Simon Kuper Simon Kuper

The feel-good football story of Watford Forever

From the age of six, Reggie Dwight followed Watford FC’s fortunes avidly – and when he became the multimillionaire Elton John decided to do all he could to improve them

Elton John at Watford FC’s Vicarage Road stadium in April 1974 [Getty Images] 
issue 18 November 2023

One Saturday in 1953, the six-year-old Reggie Dwight of 55 Pinner Hill Road went to his first football match with his perennially gloomy father, Stanley. ‘Emerging from the Tube station,’ writes John Preston, ‘Stanley reached down and took his son’s hand.’ Reggie was enchanted by Stanley’s sudden happiness.
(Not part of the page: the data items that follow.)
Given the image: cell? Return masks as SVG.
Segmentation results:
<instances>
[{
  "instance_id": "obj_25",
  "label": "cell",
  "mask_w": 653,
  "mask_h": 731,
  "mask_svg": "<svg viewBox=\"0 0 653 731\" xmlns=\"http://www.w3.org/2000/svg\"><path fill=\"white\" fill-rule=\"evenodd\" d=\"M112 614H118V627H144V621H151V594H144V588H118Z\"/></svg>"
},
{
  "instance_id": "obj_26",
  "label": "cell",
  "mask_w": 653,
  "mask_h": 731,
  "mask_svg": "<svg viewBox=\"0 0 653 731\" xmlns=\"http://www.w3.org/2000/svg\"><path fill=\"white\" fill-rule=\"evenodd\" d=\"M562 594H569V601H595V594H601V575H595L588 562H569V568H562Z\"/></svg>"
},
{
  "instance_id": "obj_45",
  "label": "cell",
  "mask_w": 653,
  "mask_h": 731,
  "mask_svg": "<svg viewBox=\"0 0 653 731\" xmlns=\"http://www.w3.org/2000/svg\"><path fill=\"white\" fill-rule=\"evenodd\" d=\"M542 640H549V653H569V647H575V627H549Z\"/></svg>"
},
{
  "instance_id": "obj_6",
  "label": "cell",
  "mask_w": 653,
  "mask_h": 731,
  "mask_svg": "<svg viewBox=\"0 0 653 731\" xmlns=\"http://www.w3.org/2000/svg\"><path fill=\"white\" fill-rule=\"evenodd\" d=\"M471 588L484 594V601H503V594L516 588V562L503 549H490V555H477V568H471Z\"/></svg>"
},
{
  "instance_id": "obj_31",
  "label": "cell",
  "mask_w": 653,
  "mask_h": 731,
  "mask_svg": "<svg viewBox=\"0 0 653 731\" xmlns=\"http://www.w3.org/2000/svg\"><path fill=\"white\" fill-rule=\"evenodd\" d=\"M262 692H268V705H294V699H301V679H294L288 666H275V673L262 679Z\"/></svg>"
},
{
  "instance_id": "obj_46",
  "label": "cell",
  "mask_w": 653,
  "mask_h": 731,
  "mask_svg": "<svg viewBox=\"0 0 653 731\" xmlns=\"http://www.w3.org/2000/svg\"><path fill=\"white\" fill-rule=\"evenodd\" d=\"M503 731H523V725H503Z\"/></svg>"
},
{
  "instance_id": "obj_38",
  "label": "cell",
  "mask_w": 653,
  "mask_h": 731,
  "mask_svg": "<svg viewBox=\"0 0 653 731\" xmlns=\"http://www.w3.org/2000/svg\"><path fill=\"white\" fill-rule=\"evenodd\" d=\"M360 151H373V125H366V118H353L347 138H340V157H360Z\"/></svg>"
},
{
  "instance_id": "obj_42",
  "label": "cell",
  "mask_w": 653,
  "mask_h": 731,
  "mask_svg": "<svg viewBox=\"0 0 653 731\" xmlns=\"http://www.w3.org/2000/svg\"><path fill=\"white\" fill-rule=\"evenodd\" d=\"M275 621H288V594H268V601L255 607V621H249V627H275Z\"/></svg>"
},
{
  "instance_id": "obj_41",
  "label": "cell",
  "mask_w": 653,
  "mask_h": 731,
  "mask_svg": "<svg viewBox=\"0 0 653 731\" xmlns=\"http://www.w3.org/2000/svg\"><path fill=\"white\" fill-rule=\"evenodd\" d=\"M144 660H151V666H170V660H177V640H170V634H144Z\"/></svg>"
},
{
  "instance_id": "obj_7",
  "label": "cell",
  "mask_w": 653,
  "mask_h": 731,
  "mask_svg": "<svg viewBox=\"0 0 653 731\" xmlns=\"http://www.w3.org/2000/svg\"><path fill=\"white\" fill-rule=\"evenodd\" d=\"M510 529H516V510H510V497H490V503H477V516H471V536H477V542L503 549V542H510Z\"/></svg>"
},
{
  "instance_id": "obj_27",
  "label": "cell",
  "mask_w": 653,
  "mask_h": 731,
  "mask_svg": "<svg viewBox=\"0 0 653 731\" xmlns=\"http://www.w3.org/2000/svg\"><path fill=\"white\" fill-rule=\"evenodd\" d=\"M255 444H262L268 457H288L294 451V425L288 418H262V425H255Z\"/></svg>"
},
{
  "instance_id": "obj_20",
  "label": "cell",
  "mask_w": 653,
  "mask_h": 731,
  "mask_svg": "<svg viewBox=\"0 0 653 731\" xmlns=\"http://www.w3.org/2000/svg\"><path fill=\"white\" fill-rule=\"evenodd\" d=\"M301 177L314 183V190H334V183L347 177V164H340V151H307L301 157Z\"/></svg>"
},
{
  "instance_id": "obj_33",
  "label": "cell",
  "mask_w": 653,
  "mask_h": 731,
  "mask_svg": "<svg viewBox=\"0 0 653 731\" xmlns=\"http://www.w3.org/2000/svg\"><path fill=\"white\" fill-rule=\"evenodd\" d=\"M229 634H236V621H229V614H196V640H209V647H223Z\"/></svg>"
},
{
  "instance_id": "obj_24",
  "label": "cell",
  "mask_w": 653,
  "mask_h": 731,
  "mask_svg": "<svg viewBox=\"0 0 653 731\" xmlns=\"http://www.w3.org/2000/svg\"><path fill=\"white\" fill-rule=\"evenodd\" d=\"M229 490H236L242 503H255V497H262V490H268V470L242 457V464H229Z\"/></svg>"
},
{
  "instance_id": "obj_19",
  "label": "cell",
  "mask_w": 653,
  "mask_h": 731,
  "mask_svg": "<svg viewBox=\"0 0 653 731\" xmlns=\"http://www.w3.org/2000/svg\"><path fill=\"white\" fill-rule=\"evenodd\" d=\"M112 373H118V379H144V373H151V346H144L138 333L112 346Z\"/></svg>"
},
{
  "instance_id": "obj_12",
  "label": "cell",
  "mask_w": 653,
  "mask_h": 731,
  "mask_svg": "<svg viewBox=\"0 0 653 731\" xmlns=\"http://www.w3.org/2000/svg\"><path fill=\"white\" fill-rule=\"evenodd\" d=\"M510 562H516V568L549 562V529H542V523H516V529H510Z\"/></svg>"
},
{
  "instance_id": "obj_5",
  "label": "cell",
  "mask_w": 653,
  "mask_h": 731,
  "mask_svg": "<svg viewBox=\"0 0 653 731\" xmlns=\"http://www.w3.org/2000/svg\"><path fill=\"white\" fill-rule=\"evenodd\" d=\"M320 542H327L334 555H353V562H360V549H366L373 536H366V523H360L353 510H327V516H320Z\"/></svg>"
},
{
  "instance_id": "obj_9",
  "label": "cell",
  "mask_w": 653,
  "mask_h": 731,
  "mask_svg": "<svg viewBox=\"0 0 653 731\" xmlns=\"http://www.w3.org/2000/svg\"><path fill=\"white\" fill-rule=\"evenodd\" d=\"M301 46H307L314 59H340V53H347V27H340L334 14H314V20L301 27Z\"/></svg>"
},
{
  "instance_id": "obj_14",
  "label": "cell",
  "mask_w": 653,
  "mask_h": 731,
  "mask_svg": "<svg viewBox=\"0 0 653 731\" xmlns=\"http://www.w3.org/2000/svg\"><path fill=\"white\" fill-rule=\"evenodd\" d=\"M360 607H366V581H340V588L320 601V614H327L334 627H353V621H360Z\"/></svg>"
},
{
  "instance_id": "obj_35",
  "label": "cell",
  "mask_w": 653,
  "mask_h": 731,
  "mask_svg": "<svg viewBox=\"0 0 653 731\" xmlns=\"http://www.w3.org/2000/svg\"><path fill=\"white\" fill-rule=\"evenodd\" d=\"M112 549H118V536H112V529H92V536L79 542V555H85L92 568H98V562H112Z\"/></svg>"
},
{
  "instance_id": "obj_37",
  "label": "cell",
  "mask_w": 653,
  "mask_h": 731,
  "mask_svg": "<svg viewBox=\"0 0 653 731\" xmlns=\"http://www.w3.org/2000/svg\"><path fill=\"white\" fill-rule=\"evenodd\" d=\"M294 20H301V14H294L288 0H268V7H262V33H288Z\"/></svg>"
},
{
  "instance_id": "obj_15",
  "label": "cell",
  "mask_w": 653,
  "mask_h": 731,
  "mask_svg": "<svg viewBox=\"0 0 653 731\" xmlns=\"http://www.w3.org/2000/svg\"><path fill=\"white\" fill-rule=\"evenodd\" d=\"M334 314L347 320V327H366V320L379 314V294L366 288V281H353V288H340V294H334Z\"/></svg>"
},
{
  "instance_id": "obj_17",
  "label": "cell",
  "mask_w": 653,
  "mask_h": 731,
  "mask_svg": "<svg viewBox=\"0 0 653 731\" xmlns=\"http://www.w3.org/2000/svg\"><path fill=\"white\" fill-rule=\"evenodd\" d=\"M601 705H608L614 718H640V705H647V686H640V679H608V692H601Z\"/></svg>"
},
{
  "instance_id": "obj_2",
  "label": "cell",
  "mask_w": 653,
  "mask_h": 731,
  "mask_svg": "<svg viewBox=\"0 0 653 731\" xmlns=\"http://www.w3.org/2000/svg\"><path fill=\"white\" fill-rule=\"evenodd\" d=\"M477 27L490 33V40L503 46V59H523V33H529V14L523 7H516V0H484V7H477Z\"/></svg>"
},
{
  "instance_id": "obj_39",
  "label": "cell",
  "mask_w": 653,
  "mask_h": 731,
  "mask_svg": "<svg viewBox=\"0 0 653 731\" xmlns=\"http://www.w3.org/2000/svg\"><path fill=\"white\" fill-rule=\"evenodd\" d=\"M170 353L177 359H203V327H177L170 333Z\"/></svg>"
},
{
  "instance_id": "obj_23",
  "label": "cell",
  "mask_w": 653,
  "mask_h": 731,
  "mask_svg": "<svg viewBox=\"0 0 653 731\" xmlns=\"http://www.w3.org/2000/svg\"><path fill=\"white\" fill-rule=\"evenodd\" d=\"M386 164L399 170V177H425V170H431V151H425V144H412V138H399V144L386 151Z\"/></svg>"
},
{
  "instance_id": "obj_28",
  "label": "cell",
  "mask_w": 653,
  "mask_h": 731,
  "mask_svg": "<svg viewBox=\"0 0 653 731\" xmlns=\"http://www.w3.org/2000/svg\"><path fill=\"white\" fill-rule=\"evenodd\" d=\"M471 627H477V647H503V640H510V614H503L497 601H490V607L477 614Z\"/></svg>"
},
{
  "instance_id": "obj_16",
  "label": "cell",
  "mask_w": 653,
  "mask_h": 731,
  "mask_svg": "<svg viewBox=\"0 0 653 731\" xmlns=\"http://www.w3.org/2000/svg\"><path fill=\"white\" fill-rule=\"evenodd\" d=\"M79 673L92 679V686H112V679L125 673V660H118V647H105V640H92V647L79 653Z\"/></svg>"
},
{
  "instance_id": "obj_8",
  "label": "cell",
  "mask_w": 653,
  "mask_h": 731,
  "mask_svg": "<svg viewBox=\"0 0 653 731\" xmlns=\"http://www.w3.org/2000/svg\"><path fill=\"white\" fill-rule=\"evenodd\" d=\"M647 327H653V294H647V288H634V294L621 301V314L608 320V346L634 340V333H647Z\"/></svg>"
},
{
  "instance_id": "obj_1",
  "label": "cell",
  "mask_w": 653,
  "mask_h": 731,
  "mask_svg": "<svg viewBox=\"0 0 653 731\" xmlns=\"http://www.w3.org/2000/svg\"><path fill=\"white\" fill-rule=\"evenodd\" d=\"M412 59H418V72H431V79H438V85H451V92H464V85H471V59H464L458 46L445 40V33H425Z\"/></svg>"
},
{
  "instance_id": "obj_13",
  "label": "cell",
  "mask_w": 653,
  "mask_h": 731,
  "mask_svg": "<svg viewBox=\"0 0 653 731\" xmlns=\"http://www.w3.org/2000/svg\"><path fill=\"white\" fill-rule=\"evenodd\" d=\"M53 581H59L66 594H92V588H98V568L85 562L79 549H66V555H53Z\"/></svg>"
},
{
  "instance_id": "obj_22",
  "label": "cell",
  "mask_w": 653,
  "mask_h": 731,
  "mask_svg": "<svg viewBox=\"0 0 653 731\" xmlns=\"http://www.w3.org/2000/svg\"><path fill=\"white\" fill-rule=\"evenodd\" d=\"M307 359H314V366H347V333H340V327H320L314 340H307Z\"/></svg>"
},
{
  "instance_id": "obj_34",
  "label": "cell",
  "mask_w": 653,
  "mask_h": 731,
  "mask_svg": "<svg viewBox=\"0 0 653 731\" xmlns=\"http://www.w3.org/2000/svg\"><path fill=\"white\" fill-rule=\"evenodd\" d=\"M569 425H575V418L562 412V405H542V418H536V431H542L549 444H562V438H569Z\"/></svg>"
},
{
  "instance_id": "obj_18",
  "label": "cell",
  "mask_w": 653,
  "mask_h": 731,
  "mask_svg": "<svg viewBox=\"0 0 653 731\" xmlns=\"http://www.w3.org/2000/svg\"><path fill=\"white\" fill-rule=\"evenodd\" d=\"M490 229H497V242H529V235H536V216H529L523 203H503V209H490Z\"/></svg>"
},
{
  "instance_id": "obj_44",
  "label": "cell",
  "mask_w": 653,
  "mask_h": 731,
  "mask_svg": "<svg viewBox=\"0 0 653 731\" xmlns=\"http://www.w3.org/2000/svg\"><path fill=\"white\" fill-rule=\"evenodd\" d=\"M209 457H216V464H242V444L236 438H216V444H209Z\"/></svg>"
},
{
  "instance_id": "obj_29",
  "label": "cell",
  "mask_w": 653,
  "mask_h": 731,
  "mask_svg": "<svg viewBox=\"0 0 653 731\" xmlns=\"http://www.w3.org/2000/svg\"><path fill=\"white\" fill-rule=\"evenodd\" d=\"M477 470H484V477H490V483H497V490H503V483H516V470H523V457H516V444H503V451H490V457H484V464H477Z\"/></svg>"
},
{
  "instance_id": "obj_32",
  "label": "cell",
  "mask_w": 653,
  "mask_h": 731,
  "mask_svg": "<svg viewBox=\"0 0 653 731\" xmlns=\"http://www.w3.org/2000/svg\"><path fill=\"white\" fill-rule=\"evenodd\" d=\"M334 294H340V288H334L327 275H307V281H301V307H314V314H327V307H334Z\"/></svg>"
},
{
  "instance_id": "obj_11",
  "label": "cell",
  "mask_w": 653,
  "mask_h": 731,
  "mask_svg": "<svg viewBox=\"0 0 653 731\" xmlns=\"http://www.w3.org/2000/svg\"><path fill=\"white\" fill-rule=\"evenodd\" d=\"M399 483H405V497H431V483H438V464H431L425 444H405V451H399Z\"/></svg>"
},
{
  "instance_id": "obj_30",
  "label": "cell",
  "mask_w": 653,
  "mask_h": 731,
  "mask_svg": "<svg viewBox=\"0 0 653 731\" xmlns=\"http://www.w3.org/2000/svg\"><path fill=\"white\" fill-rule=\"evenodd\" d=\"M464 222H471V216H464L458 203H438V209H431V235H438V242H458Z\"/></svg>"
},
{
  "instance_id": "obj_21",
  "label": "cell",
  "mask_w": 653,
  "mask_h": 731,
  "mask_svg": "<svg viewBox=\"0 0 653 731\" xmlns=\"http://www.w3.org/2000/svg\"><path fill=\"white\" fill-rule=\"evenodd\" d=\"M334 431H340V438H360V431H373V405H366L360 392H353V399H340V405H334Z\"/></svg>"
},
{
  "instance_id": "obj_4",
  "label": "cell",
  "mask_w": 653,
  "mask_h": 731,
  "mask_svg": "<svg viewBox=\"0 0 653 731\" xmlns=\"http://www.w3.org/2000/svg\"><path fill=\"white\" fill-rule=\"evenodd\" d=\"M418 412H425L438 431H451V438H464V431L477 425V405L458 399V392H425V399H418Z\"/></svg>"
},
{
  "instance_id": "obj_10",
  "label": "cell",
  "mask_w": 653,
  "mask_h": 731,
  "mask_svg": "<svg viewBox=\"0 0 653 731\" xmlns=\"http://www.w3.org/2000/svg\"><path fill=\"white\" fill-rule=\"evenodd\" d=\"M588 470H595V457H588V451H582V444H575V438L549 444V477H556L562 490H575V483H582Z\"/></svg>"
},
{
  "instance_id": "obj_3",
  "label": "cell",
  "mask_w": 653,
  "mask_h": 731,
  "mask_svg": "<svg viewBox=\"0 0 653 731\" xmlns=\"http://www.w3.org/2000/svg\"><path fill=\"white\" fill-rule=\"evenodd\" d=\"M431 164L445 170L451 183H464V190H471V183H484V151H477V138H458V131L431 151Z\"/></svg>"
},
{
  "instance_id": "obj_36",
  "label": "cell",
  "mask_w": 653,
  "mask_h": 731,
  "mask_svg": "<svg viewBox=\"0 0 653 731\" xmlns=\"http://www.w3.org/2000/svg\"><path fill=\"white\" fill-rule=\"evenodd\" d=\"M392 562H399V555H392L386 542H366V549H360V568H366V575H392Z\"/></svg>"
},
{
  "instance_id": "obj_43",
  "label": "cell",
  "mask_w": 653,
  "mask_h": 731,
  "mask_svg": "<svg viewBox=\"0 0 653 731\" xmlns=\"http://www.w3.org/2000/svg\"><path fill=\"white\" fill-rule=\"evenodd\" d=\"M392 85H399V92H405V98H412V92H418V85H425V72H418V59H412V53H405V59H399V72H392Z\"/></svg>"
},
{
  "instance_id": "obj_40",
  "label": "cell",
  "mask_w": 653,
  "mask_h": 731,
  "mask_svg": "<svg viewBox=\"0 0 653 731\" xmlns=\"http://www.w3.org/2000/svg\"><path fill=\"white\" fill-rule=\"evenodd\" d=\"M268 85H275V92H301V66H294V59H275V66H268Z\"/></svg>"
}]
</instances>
The only place the two would ever manage to connect was on the stands at their beloved Watford FC. Once Reggie became the rock star Elton John, he bought the club and took it, improbably, to the top. He did it with a manager who was both his opposite and his soulmate, Graham Taylor – better known for his later disastrous reign managing England.

Their relationship carries Watford Forever, a wonderful, feel-good account of an ultimately English provincial story. Elton John and his husband, David Furnish, collaborated with Preston, an accomplished writer of novels and non-fiction. Taylor died in 2017, but Preston had access to his diary.